Request
Copy the stretch of data from the line containing "With the options" through the final line, reproducing each line word for word.

Listed records
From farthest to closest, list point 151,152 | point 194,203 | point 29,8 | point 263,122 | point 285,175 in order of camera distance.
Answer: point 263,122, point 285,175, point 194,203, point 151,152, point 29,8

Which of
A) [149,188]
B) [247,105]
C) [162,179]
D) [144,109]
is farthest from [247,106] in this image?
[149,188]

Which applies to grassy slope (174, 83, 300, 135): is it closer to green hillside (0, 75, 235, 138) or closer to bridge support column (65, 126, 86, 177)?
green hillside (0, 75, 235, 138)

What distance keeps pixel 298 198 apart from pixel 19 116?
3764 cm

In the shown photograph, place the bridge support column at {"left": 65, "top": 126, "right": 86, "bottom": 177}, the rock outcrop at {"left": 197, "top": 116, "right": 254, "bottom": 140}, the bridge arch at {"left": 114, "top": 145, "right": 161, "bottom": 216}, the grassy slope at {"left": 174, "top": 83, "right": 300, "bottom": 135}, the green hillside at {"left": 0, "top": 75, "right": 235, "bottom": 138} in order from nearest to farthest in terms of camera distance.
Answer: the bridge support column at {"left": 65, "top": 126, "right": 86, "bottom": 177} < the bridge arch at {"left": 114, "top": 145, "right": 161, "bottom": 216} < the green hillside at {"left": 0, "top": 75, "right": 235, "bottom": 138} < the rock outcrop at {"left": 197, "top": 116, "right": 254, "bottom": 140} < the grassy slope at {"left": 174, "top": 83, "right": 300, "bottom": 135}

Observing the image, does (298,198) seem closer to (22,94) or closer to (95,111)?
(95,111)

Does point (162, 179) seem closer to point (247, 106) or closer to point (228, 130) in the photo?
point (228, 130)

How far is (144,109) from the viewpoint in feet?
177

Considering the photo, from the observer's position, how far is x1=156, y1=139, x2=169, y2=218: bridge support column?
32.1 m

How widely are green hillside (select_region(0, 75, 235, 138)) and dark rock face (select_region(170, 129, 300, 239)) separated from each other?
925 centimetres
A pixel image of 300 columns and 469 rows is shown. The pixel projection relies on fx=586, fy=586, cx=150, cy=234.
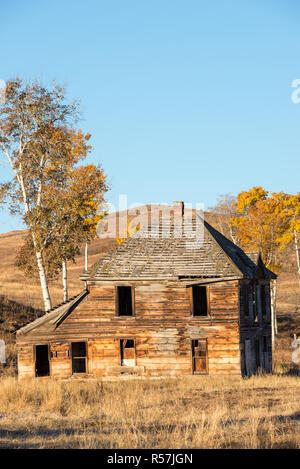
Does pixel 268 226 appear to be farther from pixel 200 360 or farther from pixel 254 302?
pixel 200 360

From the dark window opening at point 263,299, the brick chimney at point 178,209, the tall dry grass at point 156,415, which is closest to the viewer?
the tall dry grass at point 156,415

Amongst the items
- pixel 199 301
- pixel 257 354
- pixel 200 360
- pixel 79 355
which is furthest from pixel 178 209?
pixel 79 355

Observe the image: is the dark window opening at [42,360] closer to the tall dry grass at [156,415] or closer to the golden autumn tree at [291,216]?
the tall dry grass at [156,415]

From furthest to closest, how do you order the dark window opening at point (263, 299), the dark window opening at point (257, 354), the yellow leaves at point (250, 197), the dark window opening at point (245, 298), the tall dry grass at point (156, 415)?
the yellow leaves at point (250, 197)
the dark window opening at point (263, 299)
the dark window opening at point (257, 354)
the dark window opening at point (245, 298)
the tall dry grass at point (156, 415)

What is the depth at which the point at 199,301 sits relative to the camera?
29188mm

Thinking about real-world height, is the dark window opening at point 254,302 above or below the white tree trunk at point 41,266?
below

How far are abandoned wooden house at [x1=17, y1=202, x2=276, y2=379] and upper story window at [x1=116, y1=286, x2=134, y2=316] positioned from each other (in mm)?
131

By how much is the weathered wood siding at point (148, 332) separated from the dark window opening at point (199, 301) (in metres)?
1.30

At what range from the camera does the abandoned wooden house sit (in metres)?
27.0

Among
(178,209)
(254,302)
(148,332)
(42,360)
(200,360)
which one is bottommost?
(42,360)

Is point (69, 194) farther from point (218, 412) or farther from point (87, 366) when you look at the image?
point (218, 412)

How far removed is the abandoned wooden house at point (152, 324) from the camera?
27.0 m

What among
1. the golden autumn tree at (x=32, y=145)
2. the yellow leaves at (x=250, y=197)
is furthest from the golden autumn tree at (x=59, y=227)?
the yellow leaves at (x=250, y=197)

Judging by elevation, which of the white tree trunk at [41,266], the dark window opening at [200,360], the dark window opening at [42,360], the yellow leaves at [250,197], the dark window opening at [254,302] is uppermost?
the yellow leaves at [250,197]
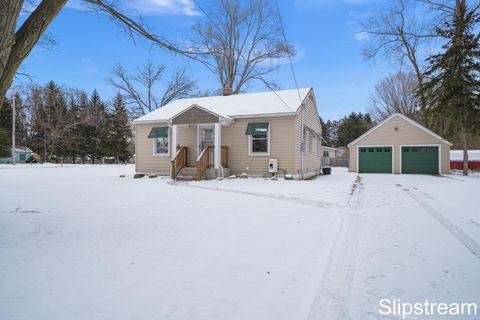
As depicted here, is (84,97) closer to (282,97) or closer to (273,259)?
(282,97)

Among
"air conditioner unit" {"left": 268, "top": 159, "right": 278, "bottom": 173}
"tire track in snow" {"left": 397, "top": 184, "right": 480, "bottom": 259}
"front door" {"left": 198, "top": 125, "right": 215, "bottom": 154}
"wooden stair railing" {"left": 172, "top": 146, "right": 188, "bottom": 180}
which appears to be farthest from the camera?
"front door" {"left": 198, "top": 125, "right": 215, "bottom": 154}

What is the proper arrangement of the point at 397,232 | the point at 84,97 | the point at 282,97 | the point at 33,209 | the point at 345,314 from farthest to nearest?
the point at 84,97, the point at 282,97, the point at 33,209, the point at 397,232, the point at 345,314

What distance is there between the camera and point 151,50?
6277 millimetres

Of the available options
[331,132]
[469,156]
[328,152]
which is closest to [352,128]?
[328,152]

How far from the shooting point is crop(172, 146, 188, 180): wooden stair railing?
13.7 meters

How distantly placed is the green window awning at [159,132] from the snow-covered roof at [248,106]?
51cm

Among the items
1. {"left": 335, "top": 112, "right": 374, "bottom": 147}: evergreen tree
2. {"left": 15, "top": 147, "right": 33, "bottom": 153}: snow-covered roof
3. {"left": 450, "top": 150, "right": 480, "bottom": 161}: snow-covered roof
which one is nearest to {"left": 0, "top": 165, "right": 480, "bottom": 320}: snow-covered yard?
{"left": 450, "top": 150, "right": 480, "bottom": 161}: snow-covered roof

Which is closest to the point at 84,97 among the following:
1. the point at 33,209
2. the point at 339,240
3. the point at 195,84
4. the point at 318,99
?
the point at 195,84

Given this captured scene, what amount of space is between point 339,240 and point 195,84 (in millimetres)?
29268

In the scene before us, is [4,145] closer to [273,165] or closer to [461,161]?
[273,165]

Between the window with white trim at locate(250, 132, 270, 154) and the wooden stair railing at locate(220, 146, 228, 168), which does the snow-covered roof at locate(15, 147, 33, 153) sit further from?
the window with white trim at locate(250, 132, 270, 154)

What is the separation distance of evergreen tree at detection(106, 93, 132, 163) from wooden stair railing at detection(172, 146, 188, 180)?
97.1 ft

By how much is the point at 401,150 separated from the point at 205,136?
14348 mm

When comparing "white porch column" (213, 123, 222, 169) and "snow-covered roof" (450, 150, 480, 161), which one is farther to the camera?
"snow-covered roof" (450, 150, 480, 161)
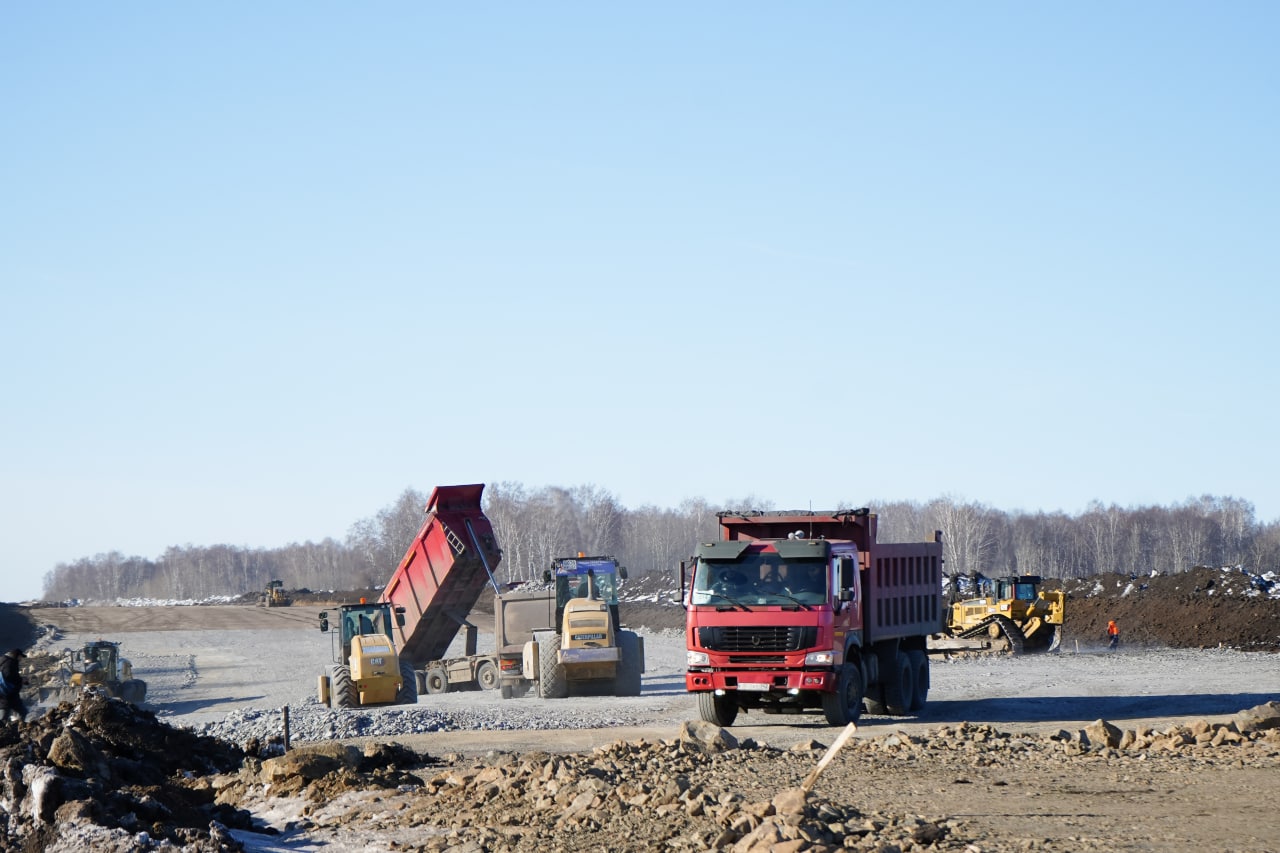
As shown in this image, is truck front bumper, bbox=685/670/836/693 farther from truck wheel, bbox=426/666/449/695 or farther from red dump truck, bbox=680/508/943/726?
truck wheel, bbox=426/666/449/695

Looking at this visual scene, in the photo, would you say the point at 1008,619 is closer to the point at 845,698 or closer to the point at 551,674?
the point at 551,674

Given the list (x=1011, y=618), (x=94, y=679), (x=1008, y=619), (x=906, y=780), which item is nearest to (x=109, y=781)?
(x=906, y=780)

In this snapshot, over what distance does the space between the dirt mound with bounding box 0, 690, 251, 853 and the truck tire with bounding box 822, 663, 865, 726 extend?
812 centimetres

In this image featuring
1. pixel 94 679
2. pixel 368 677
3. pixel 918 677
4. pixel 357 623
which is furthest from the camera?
pixel 94 679

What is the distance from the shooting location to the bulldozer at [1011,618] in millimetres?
37594

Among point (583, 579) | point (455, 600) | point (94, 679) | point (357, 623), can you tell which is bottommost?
point (94, 679)

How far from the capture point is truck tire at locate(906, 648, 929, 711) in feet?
72.9

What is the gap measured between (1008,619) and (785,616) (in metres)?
21.4

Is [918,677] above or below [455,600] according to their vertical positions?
below

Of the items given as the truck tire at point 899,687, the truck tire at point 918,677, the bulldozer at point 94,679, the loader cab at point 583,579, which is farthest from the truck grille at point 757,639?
the bulldozer at point 94,679

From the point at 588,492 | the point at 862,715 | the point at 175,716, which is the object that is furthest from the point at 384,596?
the point at 588,492

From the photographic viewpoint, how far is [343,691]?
2531 cm

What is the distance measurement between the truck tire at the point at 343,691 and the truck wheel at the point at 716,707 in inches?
340

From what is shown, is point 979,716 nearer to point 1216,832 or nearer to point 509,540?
point 1216,832
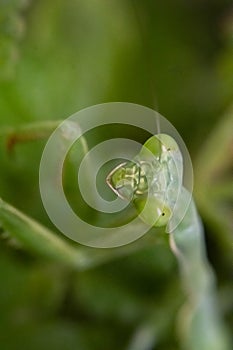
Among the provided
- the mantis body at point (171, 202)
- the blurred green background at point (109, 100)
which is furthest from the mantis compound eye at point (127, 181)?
the blurred green background at point (109, 100)

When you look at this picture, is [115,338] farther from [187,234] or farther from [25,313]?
[187,234]

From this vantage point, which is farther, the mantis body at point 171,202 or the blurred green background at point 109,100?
the blurred green background at point 109,100

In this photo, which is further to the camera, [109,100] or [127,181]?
[109,100]

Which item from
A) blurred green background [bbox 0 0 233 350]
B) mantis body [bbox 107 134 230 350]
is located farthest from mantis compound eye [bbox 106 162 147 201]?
blurred green background [bbox 0 0 233 350]

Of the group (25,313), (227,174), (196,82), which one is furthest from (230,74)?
(25,313)

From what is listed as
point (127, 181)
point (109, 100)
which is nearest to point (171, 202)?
point (127, 181)

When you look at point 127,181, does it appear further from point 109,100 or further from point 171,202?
point 109,100

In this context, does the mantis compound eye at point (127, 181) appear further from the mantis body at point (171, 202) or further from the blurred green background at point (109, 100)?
the blurred green background at point (109, 100)
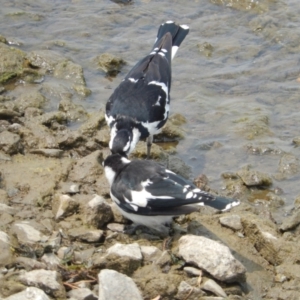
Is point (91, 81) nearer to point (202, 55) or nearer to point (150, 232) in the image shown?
point (202, 55)

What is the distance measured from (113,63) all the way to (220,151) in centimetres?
238

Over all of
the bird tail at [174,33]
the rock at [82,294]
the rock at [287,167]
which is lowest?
the rock at [287,167]

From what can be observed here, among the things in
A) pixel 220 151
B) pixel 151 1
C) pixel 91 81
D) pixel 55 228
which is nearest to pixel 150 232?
pixel 55 228

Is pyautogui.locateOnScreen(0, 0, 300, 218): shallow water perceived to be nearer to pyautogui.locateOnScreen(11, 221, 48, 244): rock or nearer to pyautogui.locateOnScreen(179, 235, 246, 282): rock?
pyautogui.locateOnScreen(179, 235, 246, 282): rock

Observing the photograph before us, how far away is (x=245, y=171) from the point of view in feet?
23.1

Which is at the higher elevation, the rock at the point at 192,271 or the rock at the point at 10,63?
the rock at the point at 10,63

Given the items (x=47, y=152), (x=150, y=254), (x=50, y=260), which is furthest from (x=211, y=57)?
(x=50, y=260)

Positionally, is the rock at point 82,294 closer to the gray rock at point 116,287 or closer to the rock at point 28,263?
the gray rock at point 116,287

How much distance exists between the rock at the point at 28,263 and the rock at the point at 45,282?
213mm

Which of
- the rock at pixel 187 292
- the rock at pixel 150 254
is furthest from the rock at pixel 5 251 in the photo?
the rock at pixel 187 292

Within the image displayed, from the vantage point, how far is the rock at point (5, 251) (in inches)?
181

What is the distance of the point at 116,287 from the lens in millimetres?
4285

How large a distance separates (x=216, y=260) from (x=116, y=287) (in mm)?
878

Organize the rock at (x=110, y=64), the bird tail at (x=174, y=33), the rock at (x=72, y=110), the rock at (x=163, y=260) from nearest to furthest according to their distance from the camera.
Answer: the rock at (x=163, y=260) → the rock at (x=72, y=110) → the bird tail at (x=174, y=33) → the rock at (x=110, y=64)
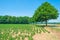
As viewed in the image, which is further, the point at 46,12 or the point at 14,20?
the point at 14,20

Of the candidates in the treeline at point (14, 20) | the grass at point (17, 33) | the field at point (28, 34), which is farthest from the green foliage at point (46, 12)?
the treeline at point (14, 20)

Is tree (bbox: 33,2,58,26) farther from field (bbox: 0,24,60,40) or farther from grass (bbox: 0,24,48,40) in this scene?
field (bbox: 0,24,60,40)

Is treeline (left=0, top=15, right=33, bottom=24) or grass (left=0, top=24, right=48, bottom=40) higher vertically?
treeline (left=0, top=15, right=33, bottom=24)

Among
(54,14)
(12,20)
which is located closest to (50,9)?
(54,14)

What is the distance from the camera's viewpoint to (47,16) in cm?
4616

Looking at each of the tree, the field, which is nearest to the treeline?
the tree

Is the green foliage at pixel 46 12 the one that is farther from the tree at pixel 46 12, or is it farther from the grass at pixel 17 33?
the grass at pixel 17 33

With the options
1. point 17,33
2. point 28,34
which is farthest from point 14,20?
point 28,34

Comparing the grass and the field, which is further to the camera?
the field

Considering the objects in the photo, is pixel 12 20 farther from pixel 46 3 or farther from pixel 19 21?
pixel 46 3

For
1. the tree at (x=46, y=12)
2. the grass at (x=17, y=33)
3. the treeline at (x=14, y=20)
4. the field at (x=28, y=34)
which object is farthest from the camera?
the treeline at (x=14, y=20)

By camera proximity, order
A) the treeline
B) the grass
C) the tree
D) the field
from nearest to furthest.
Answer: the grass, the field, the tree, the treeline

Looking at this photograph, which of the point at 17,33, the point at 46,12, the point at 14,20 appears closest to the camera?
the point at 17,33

Response below
With the options
1. point 17,33
2. point 28,34
which is farthest from point 14,20?
point 28,34

Comparing the grass and the field, which is further to the camera?
the field

Considering the objects in the photo, is pixel 12 20 farther from pixel 46 3 or farther from pixel 19 21?
pixel 46 3

For
1. the tree at (x=46, y=12)
2. the grass at (x=17, y=33)
3. the treeline at (x=14, y=20)
4. the field at (x=28, y=34)
which object is farthest from the camera?
the treeline at (x=14, y=20)

By camera proximity, order
A) the treeline
B) the grass
C) the tree
D) the field
from nearest to furthest.
Answer: the grass, the field, the tree, the treeline

Looking at this photograph, which of the point at 17,33, the point at 46,12, the point at 14,20 appears closest to the camera?
the point at 17,33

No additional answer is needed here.